▶ [WORK ORDER]:
Reproduce the passage on luxury cable pricing word for word, starting at "And it's no" and ending at "how cables work.".

=== GIVEN PASSAGE ===

There's a ton of stuff on the market that's just a barely tarted up version of the basic example. Consider another one of my hobbies: fountain pens. You can usually buy a basic version in a plastic/resin housing with an excellent feed, nib and ink storage system. Or you can buy the limited edition, say Abraham Lincoln Commerative Pen, made of 925 sterling with rubies and sapphires set into the body. One is $300, the other is $4,500. Both write the same. Or with cars. You know a $30k car doesn't cost all that much more to build than a $15k car. Do they really spend $15k more in materials? No. Most of the cost is in the overhead, stuff like the factory, tooling, labor, pensions, etc. You get the idea.
And it's no different with cables. Call in an order to China, have them braid it in a funny way, tart up the sheathing, and use cast silver (or whatever) connectors at the end. Then you mark it up 20,000% and brand it as "luxury" or "audiophile." That's where you really make the margin. If you look at the bare materials of a Nordost Valhalla, objectively, there's no way the sum of the parts adds up to cost. If you think the rest is tied up in R&D, you're wrong. As we've seen from the endless DBT, etc. testing that's been done, no one really knows how cables work.

=== SOURCE DATA ===

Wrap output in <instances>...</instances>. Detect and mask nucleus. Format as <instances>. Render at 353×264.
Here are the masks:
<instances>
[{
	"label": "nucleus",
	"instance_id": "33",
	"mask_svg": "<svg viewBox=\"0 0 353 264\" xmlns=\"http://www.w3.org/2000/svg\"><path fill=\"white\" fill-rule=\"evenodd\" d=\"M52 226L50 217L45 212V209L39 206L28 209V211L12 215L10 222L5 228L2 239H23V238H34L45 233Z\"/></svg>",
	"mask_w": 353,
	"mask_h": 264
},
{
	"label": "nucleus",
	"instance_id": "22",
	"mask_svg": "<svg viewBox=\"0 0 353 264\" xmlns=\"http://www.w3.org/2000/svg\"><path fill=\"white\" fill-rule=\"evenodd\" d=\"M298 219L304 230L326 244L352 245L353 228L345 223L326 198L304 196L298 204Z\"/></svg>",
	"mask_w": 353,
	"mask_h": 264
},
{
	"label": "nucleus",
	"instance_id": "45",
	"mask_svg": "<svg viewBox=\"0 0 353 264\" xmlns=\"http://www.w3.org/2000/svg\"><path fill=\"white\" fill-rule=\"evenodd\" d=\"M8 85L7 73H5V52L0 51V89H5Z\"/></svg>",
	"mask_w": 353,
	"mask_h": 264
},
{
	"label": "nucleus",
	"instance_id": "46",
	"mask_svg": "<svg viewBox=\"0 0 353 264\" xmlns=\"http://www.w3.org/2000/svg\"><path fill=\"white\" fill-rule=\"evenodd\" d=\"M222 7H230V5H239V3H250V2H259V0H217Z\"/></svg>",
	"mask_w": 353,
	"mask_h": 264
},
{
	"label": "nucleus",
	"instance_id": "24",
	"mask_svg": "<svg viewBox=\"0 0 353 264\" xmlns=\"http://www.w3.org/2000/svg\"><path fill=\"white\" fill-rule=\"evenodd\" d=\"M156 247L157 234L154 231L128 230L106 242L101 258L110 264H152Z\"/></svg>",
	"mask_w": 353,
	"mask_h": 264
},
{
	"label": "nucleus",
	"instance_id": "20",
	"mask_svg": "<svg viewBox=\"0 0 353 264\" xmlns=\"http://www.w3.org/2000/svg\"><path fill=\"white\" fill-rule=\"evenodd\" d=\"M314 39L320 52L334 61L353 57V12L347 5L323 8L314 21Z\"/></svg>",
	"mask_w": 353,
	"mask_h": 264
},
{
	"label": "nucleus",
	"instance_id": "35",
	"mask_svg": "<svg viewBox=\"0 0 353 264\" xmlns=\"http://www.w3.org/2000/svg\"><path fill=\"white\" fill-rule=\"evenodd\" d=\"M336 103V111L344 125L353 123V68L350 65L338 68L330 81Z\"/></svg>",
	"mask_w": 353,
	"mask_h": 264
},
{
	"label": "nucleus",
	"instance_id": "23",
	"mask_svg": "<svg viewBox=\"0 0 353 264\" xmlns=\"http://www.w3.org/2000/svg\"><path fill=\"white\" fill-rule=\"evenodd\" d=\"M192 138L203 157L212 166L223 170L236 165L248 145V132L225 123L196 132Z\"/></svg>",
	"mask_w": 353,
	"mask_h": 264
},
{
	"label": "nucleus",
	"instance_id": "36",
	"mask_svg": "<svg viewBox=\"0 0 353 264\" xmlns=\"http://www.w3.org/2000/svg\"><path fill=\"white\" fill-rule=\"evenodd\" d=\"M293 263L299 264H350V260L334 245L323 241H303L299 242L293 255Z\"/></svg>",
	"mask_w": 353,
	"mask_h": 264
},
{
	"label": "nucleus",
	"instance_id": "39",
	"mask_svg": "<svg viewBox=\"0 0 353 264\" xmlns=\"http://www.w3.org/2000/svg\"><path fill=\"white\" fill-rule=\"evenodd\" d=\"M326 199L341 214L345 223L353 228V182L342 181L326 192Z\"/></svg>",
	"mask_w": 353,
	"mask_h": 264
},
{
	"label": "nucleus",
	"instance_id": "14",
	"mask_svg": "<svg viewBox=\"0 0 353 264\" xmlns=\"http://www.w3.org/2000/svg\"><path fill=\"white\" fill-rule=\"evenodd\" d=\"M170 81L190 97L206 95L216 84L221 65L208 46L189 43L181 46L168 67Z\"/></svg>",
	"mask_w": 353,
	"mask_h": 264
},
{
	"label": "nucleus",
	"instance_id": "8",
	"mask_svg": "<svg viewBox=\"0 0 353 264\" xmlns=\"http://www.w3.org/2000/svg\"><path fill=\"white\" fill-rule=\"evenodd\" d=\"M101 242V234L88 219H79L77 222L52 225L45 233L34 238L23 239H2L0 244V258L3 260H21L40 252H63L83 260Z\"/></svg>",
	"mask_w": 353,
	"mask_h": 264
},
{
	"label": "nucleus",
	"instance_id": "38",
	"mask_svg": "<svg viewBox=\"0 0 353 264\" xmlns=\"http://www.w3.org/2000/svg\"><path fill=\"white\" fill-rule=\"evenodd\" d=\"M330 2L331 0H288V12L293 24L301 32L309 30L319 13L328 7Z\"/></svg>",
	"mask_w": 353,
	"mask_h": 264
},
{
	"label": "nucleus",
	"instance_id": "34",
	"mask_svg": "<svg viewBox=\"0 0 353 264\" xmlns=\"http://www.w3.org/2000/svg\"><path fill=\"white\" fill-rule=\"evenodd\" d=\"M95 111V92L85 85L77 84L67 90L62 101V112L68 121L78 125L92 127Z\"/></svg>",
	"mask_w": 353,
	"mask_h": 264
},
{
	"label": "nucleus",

===

▶ [RESPONSE AREA]:
And it's no different with cables. Call in an order to China, have them braid it in a funny way, tart up the sheathing, and use cast silver (or whatever) connectors at the end. Then you mark it up 20,000% and brand it as "luxury" or "audiophile." That's where you really make the margin. If you look at the bare materials of a Nordost Valhalla, objectively, there's no way the sum of the parts adds up to cost. If you think the rest is tied up in R&D, you're wrong. As we've seen from the endless DBT, etc. testing that's been done, no one really knows how cables work.